[Excerpt to read — start]
Something new

Feb 21, 2011 05:18

History is something that is viewed differently to everyone, I suppose. The Eyes of the Beholder type of deal. I look back at history and I see things one way. Other look back and see it their way. Sure we may see some things the same, but perspective itself will change the way everyone views everything.

I never was a hotshot musician. I never was going to get anywhere with music, and I never will. That didn't stop me from thinking that when I was a kid. That didn't stop me from talking about every band I was in. People I hardly knew would off themselves, and back then it felt like they were my best friends. Tyson was a great guy, but I had only known him for a year. A year, that was it. I may have spent the majority of that year hanging out with him and that group, but it was just a year and how well can you get to know someone in a year? Not very good at all. Kate was the only person I can honestly say that I lost, and yet I knew. But did I really? Or is that just my perspective?

I look back to my first date with Lauren, if it was even a date. Or was it just us hanging out? To me, it felt like a date. What did it feel like to her? Awkward and unenjoyable? To me it was a Halloween event with the most beautiful girl in school. That blond bombshell of a babe, and pretty damn smart too. She was amazingly funny, beautiful, and everything any highschool boy could have ever wanted. But is that what she saw? As our relationship went on, it felt like years and years and years to me. Every day was a month. Every minute was an hour. Time felt slower during that period of my life. When we kissed, I swear time literally stopped. Was it this way with her? Perspective. For all I know, she never loved me, and never thought she did.

I look back to Grape, Tre and Justin. I look back and I see a talentless bassist who was only around because we loved him as person, and was a good friend. I look back and I see a vocalist who was too heavily inspired by his own aspirations to be exactly like Marilyn Manson. I look back and I see a manipulative jerk who is too elitist to talk to anyone, oh and there's Justin Too. (For those that didn't catch that, I'm the manipulative jerk. Before you try to start shit.) That band would never succeed: we had no aspiration. Only one person in the band ever wanted to practice, and when we did hold practices it always just turned into a party and no one ever wanted to contribute. It's no surprise we broke up. But the real question here is, perspective. What did THEY see?

The whole reason I am talking about Perspective is because of a guy that, if you are reading this, you know. His name is Kyle Landers. (That was also intentional, idiots.) Kyle was arguably my best friend for the majority of my life. From Spencer, to Keith to Kyle. Kyle was unique, in the fact that he was almost like a toy project. He was a pet. I got to culture him, and teach him who I was and who he COULD be. In Highschool I was like a "tweener" of wrestling. I was a bully, but got bullied myself. Just another fish in the tank, really. But if you go back and look, I don't think a single person in that school didn't know who I was. I couldn't walk down the hall without EVERYONE saying something to me. It seemed like I was arguably one of the most known people in the entire school. Many people that I go back and talk to years later have actually referred to me as the "most popular person in school". That is their perspective. Kyle's perspective was that I was myself amped up a "notch or two". Some of my best memories of Kyle are not sitting at my dads house, hanging out and listening to music. All of my memories with Kyle are my best memories. Some of my most vivid memories are at his place, when I considered him a good friend and he probably didn't even know my last name, or even care. Sitting there playing card games with him while he watched Dragon Ball Z. Even these memories are strong for me, and mean the world. That's my perspective, but what's his? That I was just some annoying kid who wouldn't leave him alone. Kyle doesn't even feel that we were friends that long, or at least, that is the impression he has given. For me, I feel like my life didn't really start until I met him. He was the pinnacle of my life, and everything important didn't happen until I met him. Even my relationship with Lauren was surrounded by him. I can legitimately say I love him. The single most painful moment in my recent memory was when he actually suggested the idea that I was just trying to "sabotage" him to make him unhappy. This was more painful than you can imagine. That was his perspective of me.
[Excerpt to read — finish]
[Entries shown — start]
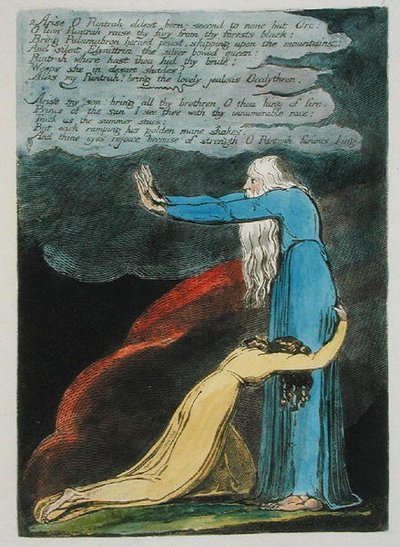 Arise O Rintrah... plate 9 from Europe. A Prophecy by William Blake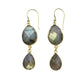 Rome Earrings in Labradorite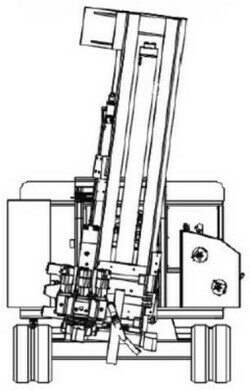 具有水平擺動(dòng)功能的取樣鉆機(jī)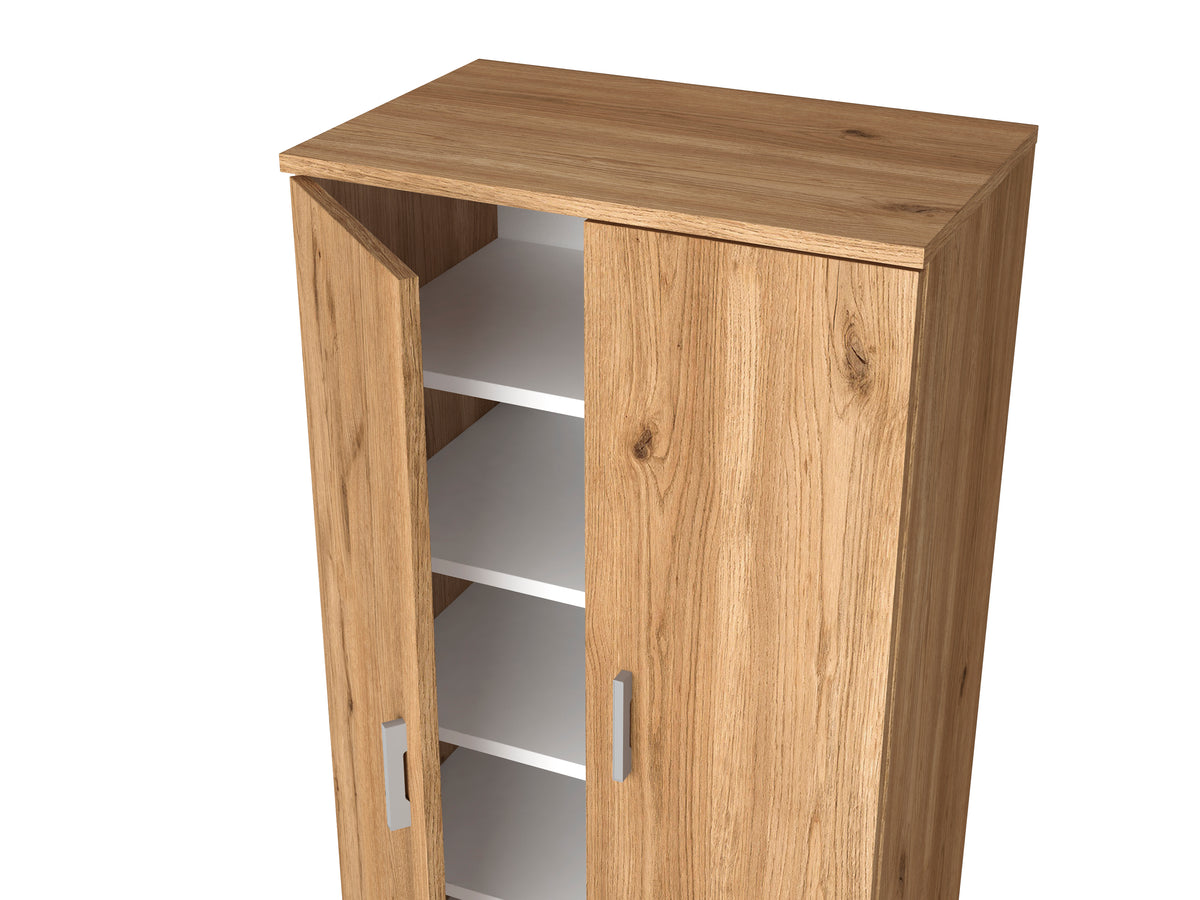 Zapatero Rhin 2 puertas 55 cm – Naturale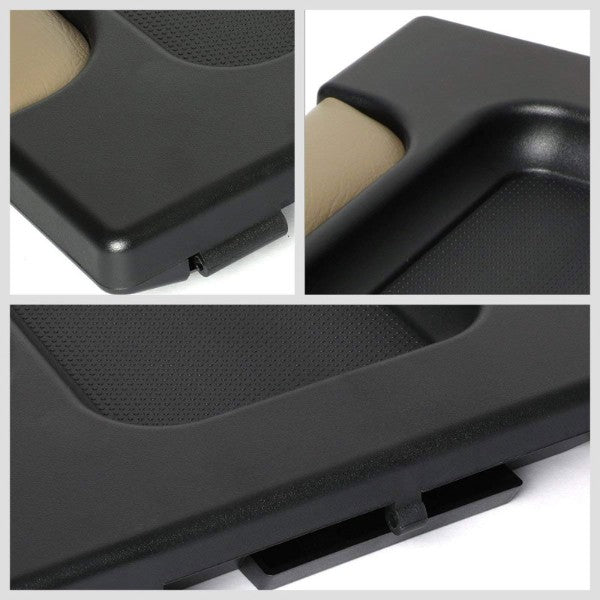 Beige Center Console Tray Lid Arm Rest Latch Replacement For 01-07 Silverado-Interior-BuildFastCar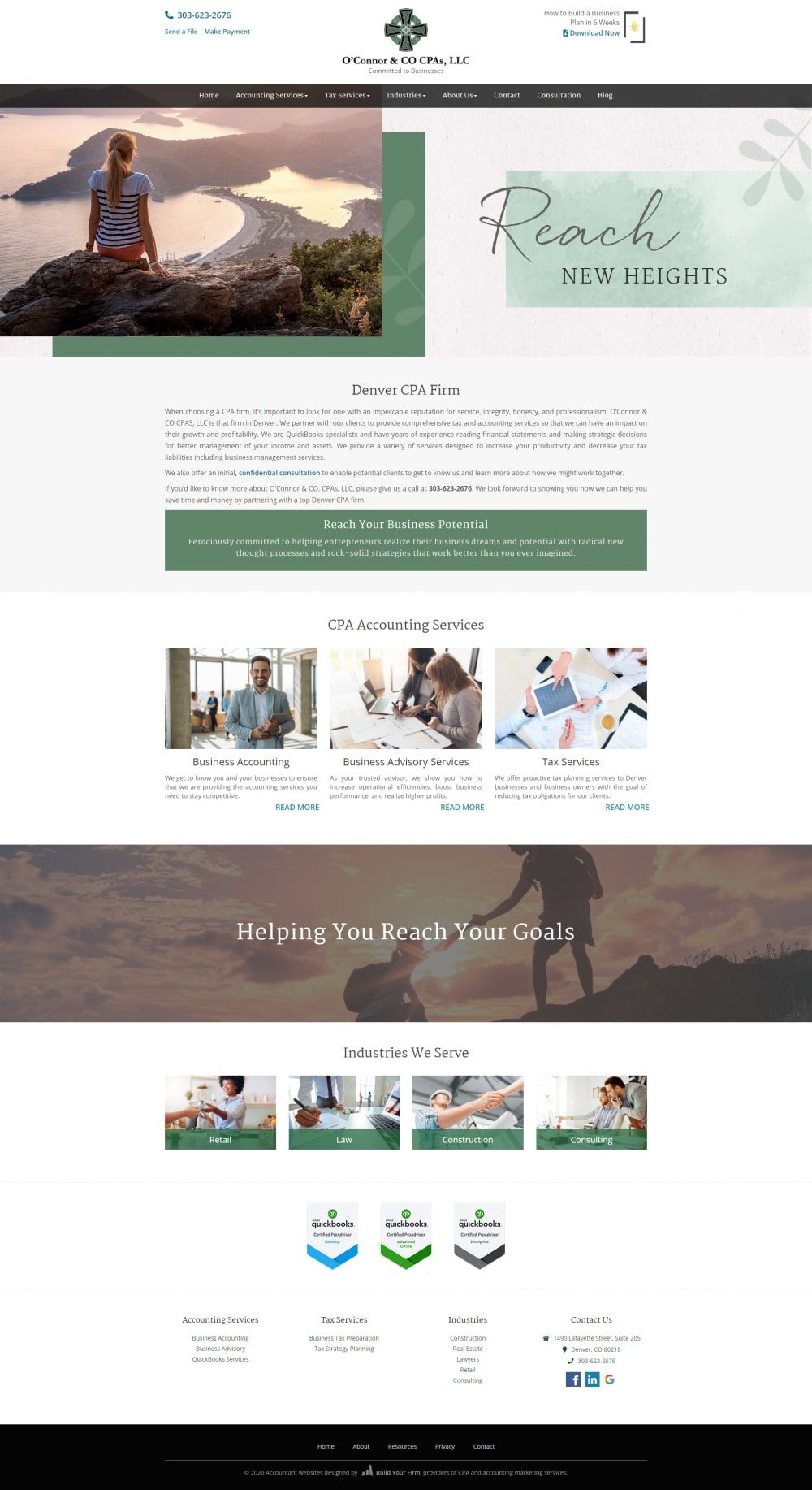 Website of O'Connor CPA Firm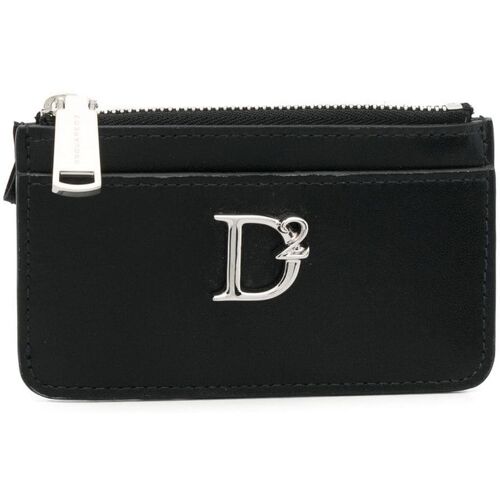 Dsquared2 logo plaque cardholder - Zwart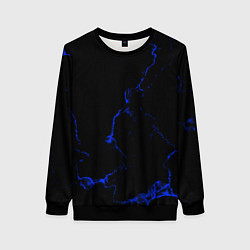 Женский свитшот Color black blue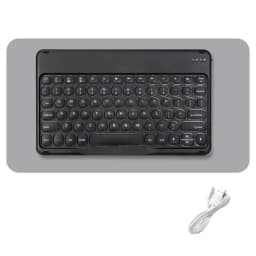 Wireless Keyboard and Mouse Combos Set Round Bluetooth Hebrew Spanish French Korean For iOS iPad Android Windows Phone Tablet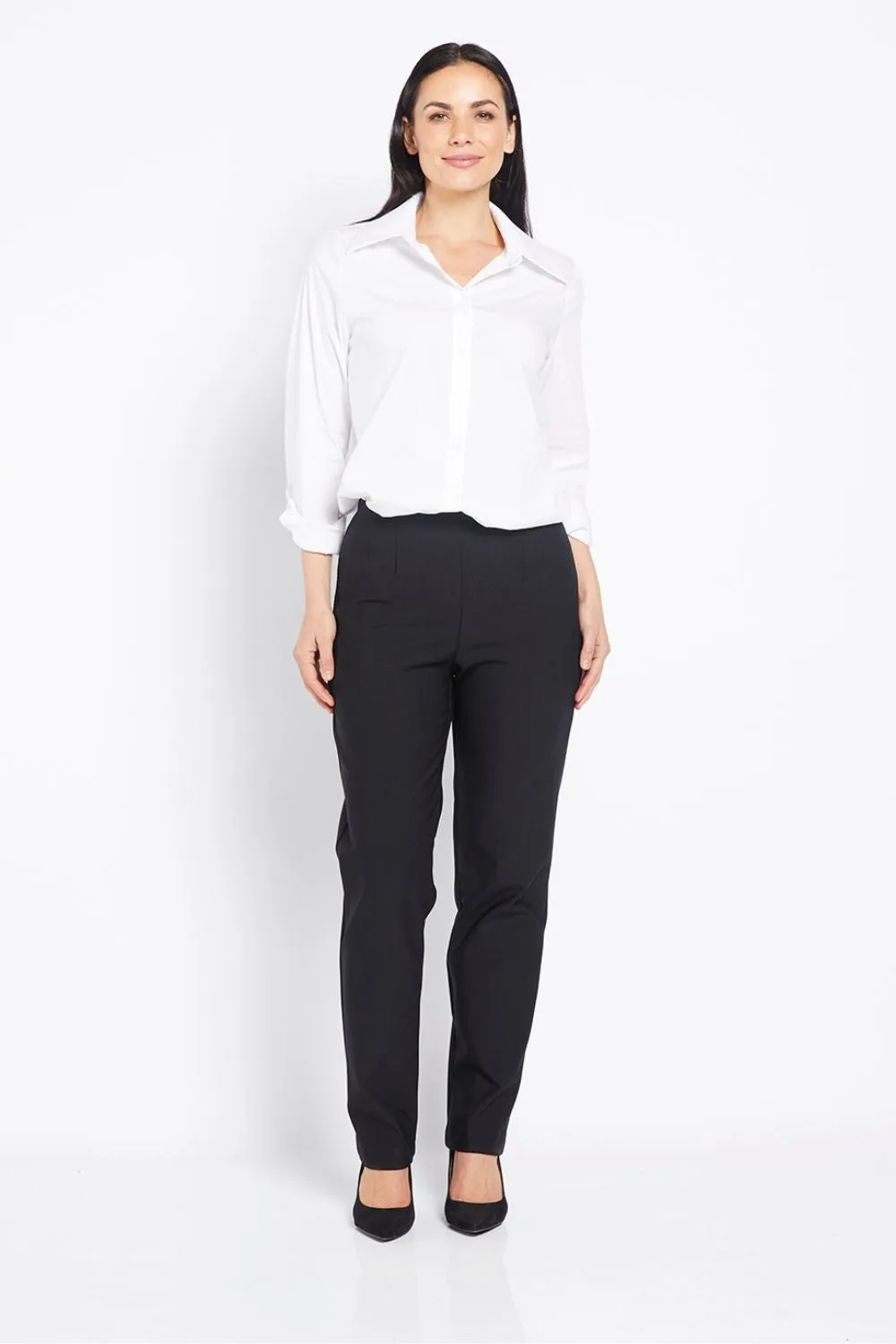 Wall Full Length Straight Pants | Black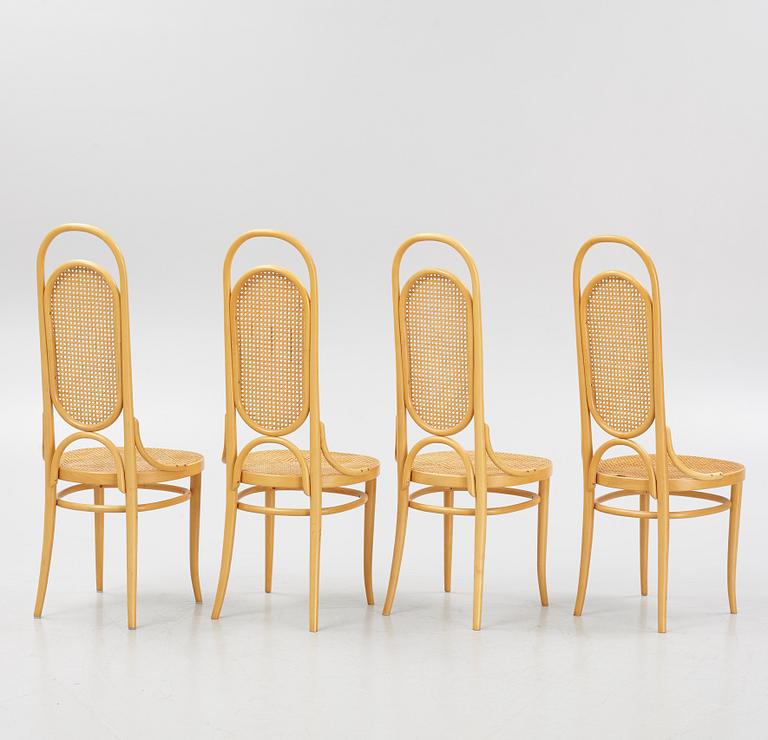 Thonet, 4 st stolar, samtida tillverkning.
[Entries shown — finish]
▸ **Brief**
From the post on perspective, reproduce word for word the stretch from "Something new" through "everyone views everything.".

▸ **Solution to the exercise**
Something new

Feb 21, 2011 05:18

History is something that is viewed differently to everyone, I suppose. The Eyes of the Beholder type of deal. I look back at history and I see things one way. Other look back and see it their way. Sure we may see some things the same, but perspective itself will change the way everyone views everything.